Le fisc français a aussitôt salué la décision suisse: "La Direction générale des Finances Publiques se félicite de voir sa demande d'assistance fiscale validée par le Tribunal fédéral Suisse. Les garanties données par la DGFiP à l'administration suisse ont consisté à rappeler que l'utilisation des données reçues dans le cadre de cette affaire sera effectuée conformément aux dispositions de confidentialité prévues par la convention fiscale franco-suisse".
Ces assurances ne reposent cependant que sur des échanges de lettres entre les administrations fiscales des deux pays. Certains en Suisse les jugent ainsi "ambigües" voire "insuffisantes", selon Me Fabien Liégeois qui rappelle néanmoins que c'est le "principe de bonne foi et de confiance" qui doit prévaloir entre les États. Dit autrement, la Suisse n'a d'autre choix que de faire confiance à la France lorsqu'elle s'engage à ne pas utiliser les informations dans un but autre que celui du recouvrement de l'impôt.
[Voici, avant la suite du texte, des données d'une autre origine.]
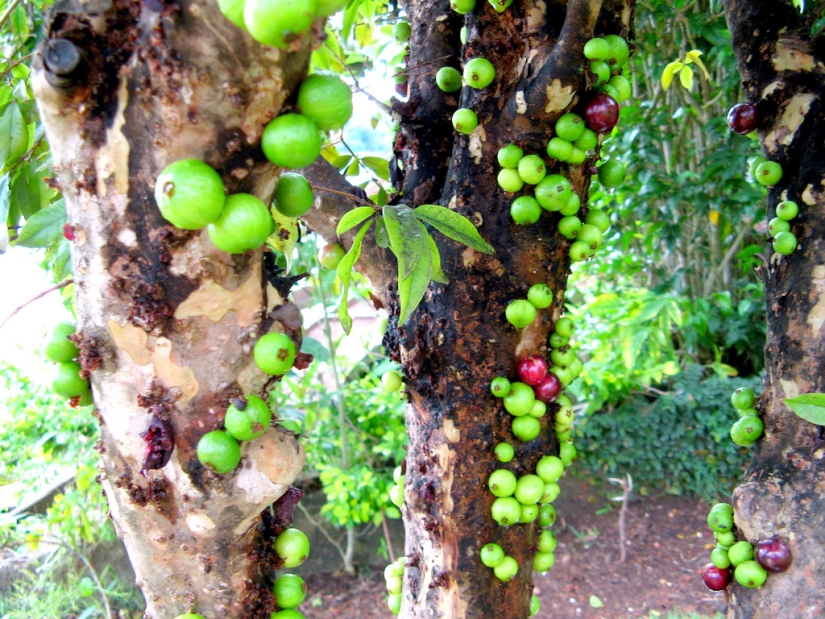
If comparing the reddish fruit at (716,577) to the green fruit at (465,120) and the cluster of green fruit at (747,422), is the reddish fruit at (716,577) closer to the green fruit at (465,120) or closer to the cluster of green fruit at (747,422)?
the cluster of green fruit at (747,422)

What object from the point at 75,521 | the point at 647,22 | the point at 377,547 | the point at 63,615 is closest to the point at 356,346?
the point at 377,547

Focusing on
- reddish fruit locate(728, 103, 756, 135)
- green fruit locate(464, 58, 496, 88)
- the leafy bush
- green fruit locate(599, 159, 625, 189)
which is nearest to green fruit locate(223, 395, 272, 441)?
green fruit locate(464, 58, 496, 88)

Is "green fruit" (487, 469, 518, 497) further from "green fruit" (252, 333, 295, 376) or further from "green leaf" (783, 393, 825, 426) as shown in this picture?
"green fruit" (252, 333, 295, 376)

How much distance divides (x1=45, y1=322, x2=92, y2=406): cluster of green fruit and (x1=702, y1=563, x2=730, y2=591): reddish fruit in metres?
1.97

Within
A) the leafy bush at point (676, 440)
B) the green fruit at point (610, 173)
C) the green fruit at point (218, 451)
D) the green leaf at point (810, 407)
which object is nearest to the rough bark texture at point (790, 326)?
the green leaf at point (810, 407)

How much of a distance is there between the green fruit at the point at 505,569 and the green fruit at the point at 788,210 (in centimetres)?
142

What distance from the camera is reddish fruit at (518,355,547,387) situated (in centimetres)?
181

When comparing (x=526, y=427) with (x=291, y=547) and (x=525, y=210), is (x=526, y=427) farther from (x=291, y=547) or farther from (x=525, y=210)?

La fin du secret bancaire suisse?
Faut-il en conclure que le légendaire secret bancaire suisse est définitivement mort? En théorie, il est censé être enterré depuis quelques années. Depuis 2009 en effet, Berne, sous la pression du G20 et de l’OCDE, a abandonné sa distinction entre la fraude et l’évasion fiscale. Avant cette date, la Suisse ne transmettait des informations aux pays étrangers qu’en cas de fraude relevant du pénal.
Quatre ans plus tard, la Confédération a franchi un pas de plus en signant une convention de l’OCDE sur la lutte contre l’évasion fiscale qui préparait le passage à l’échange automatique de données entré en vigueur en septembre dernier. Ce dispositif permet aux pays signataires de s'échanger automatiquement (et non sur demande, comme c’était le cas jusqu'alors) les informations des comptes bancaires détenus par des personnes – physiques ou morales – qui résident sur leur territoire.
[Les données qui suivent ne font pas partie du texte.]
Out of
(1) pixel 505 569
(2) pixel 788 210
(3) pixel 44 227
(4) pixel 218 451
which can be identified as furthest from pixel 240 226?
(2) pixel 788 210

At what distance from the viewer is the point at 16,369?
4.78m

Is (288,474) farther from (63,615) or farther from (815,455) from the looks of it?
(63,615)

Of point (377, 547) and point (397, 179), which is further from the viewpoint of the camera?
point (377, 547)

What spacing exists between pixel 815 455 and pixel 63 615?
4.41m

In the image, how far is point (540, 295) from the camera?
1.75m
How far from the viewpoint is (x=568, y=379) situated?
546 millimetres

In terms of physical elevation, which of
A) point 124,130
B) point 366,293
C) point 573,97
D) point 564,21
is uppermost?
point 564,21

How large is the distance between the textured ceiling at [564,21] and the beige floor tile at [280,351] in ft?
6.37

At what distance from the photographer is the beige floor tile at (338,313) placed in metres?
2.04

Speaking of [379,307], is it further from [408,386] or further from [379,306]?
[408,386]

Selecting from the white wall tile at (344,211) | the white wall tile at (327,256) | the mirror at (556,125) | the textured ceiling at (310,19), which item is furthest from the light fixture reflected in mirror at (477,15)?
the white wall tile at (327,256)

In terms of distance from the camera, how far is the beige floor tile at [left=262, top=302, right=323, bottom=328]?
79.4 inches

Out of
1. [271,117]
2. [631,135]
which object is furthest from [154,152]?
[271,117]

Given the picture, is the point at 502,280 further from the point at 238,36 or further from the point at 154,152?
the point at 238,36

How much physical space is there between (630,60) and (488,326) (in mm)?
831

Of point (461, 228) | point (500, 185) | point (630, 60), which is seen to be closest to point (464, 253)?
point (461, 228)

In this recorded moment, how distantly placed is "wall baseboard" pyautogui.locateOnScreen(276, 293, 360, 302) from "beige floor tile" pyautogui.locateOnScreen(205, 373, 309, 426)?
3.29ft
Auparavant, "quand il s'agissait de faire une échange, il fallait que ce soit sur un cas précis pour ne pas tomber dans la fishing expedition. [...] Avec l'échange automatique, la Suisse est allée un cran plus loin. On peut dire que le passage à l'échange automatique d'informations a provoqué la mort du secret bancaire", analyse Me Fabien Liégeois, même s'"il peut encore y avoir des structures complexes qui empêchent l'identification d'un compte" et que les banques conservent un "devoir de discrétion". Même son de cloche du côté de Me Stéphane Draï pour qui "le principe du secret bancaire n'existe plus".
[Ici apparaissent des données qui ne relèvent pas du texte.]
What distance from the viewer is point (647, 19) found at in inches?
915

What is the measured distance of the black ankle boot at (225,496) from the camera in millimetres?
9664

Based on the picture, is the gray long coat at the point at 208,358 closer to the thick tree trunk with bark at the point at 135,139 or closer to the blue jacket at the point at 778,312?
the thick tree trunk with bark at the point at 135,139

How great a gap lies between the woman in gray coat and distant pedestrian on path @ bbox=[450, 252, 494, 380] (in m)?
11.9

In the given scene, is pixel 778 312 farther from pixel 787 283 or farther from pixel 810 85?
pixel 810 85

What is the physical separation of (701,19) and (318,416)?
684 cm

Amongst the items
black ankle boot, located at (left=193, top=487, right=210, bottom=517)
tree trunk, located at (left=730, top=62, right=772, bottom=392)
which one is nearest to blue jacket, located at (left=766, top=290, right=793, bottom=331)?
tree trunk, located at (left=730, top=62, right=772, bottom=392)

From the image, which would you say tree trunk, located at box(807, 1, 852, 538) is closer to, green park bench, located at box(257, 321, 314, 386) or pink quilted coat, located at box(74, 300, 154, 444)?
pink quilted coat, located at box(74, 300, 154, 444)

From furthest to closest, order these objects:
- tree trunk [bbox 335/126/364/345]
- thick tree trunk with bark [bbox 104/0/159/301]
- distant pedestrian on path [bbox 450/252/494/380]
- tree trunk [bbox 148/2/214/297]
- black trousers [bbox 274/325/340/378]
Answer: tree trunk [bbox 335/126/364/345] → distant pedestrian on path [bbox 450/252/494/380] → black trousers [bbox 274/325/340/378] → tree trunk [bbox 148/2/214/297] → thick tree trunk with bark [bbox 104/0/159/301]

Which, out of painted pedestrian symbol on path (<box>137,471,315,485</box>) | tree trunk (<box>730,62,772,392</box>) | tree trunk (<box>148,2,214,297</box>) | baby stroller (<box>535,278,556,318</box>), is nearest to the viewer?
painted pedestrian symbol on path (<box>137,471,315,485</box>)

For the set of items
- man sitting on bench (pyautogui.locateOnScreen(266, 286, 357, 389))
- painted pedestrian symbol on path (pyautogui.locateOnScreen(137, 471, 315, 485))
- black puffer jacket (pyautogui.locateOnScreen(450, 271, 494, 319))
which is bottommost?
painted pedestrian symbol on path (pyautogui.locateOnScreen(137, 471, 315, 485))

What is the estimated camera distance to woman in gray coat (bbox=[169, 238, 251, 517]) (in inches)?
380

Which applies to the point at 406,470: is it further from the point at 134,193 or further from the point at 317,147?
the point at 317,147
Mais dans le cas d'UBS, les informations liées aux 40.000 comptes de clients français n'entraient pas dans le cadre de l'échange automatique d'informations puisqu'ils ont été ouverts entre 2006 et 2008, une période "où la Suisse ne coopérait pas encore" avec les autres États, précise Me Fabien Liégeois. D'où la nécessité pour la DGFiP d'avoir réuni des éléments suffisamment convaincants pour faire approuver sa demande. Éléments qui par ailleurs n'ont pas fuité.